Once you start implementing SEO best practices you will see your website start to rank better in web searches, and hopefully start seeing more traffic because of your efforts.

How To Tell If SEO Is Helping Your Website

First, do your homework. Right now, today, make sure you sign yourself up for Google Analytics. This free web analytics tool from Google will help track the successes of your SEO efforts. Google Analytics can track a number of different metrics. It’s important to set up a customized dashboard to easily track the specific metrics that are important to you and your business.

There Are Three Types of Web Analytics Metrics

Basic Metrics

When you first jump into analytics you should start with the basics. Pageviews, or “hits”, refers to how many times a page was accessed on your website.
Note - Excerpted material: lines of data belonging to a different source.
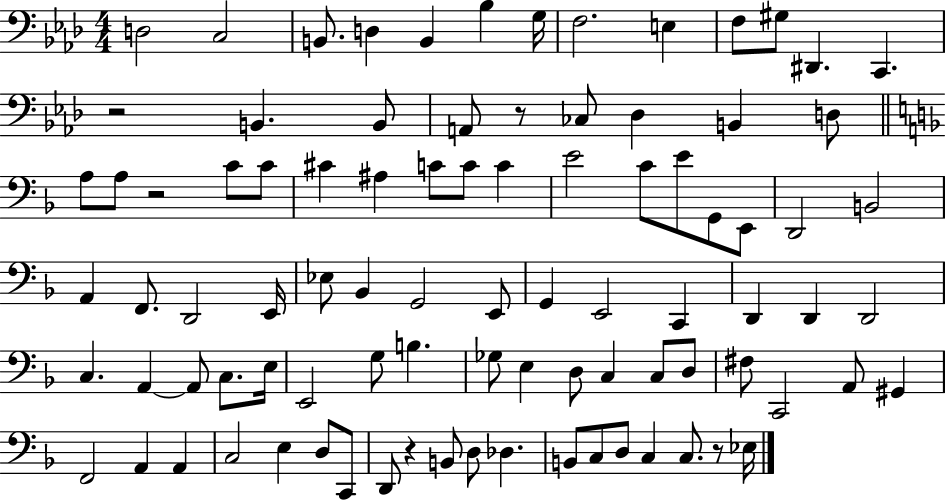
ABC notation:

X:1
T:Untitled
M:4/4
L:1/4
K:Ab
D,2 C,2 B,,/2 D, B,, _B, G,/4 F,2 E, F,/2 ^G,/2 ^D,, C,, z2 B,, B,,/2 A,,/2 z/2 _C,/2 _D, B,, D,/2 A,/2 A,/2 z2 C/2 C/2 ^C ^A, C/2 C/2 C E2 C/2 E/2 G,,/2 E,,/2 D,,2 B,,2 A,, F,,/2 D,,2 E,,/4 _E,/2 _B,, G,,2 E,,/2 G,, E,,2 C,, D,, D,, D,,2 C, A,, A,,/2 C,/2 E,/4 E,,2 G,/2 B, _G,/2 E, D,/2 C, C,/2 D,/2 ^F,/2 C,,2 A,,/2 ^G,, F,,2 A,, A,, C,2 E, D,/2 C,,/2 D,,/2 z B,,/2 D,/2 _D, B,,/2 C,/2 D,/2 C, C,/2 z/2 _E,/4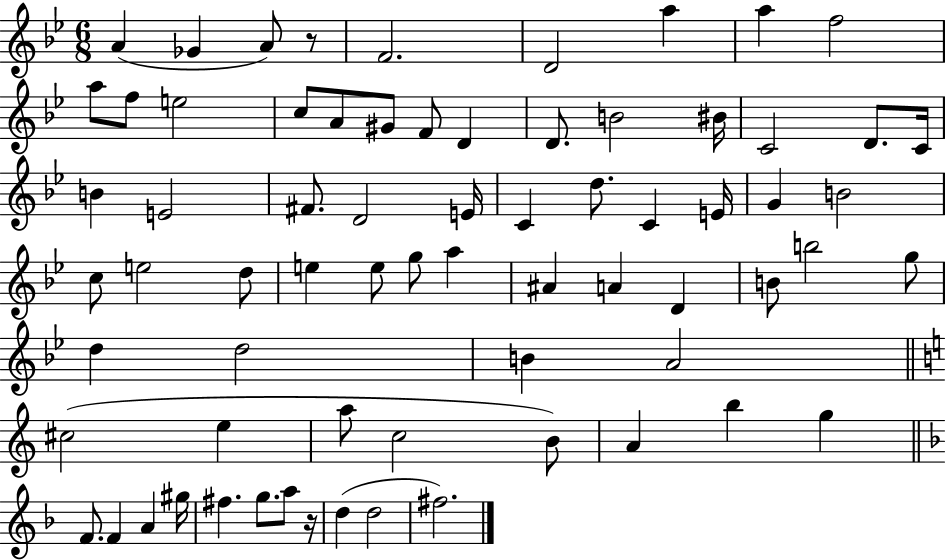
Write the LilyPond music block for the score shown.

{
  \clef treble
  \numericTimeSignature
  \time 6/8
  \key bes \major
  a'4( ges'4 a'8) r8 | f'2. | d'2 a''4 | a''4 f''2 | \break a''8 f''8 e''2 | c''8 a'8 gis'8 f'8 d'4 | d'8. b'2 bis'16 | c'2 d'8. c'16 | \break b'4 e'2 | fis'8. d'2 e'16 | c'4 d''8. c'4 e'16 | g'4 b'2 | \break c''8 e''2 d''8 | e''4 e''8 g''8 a''4 | ais'4 a'4 d'4 | b'8 b''2 g''8 | \break d''4 d''2 | b'4 a'2 | \bar "||" \break \key c \major cis''2( e''4 | a''8 c''2 b'8) | a'4 b''4 g''4 | \bar "||" \break \key d \minor f'8. f'4 a'4 gis''16 | fis''4. g''8. a''8 r16 | d''4( d''2 | fis''2.) | \break \bar "|."
}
Time on Page will let you know how long someone spent on each page, which will give you great insights on how people are interacting with your content.

Some other basic metrics to track might be Entry and Exit so you can learn where people first land on your website, and where they exit your website.

Calculated Metrics

For many businesses, the basic metrics are a good starting point, but once you get a good handle on how to interpret that data you will want to add in some Calculated Metrics. The business type will determine which metrics to track.

Average Page Depth (pageviews/sessions) measures the engagement on your website. Media companies will want to track Average Page Depth so they can show advertisers how much time their website visitors spend browsing their website. E-commerce websites might be more interested in tracking Unique Pageviews because they can correlate increased sales with those higher traffic numbers.

Site Bounce Rate is a metric that everyone should be tracking because it will tell you the percentage of people who exit your site before clicking to a new page. If this is happening it could mean that page wasn’t what the user was expecting and it could be a sign that changes need to be made to the design.

Manual Metrics

Once you’ve tackled the Basic Metrics and found a few good Calculated Metrics to add to your dashboard you can take a look at some of the Manual Metrics.

Manual Metrics are not automatic in any analytics packages and will require you to set them up.  They allow you to track specific actions on your website such as how many times a specific video is watched.

You can also set a Manual Metric for when users hit a specific page of the site such as a “thank you for signing up”, or checkout page. Setting these metrics will allow you to track your specific goals over time.


Interpreting Web Analytics

Fast forward a few weeks into the future. Imagine you’ve got your Google Analytics dashboard installed and the dashboard customized to the metrics you’ve decided to track. Now what?

Now that some time has gone by and some data has come in, it’s time to interpret that data. Analytics will help you figure out what is helping your conversions, and what may be hurting them.

After a while, you’ll be able to make educated decisions on important changes you need to make to continue progressing towards your goals. And that is where SEO comes right back into play.

Once you’ve done the full circle from initial Google Analytics set up and SEO implementation to analyzing your key metrics you’ll want to start the process over. Continue to test and improve your SEO methods. You should track your progress through web analytics as you go.

SEO is a great way of helping you get found on the internet, but web analytics will need to be set in place to ensure that once people find you they are converting.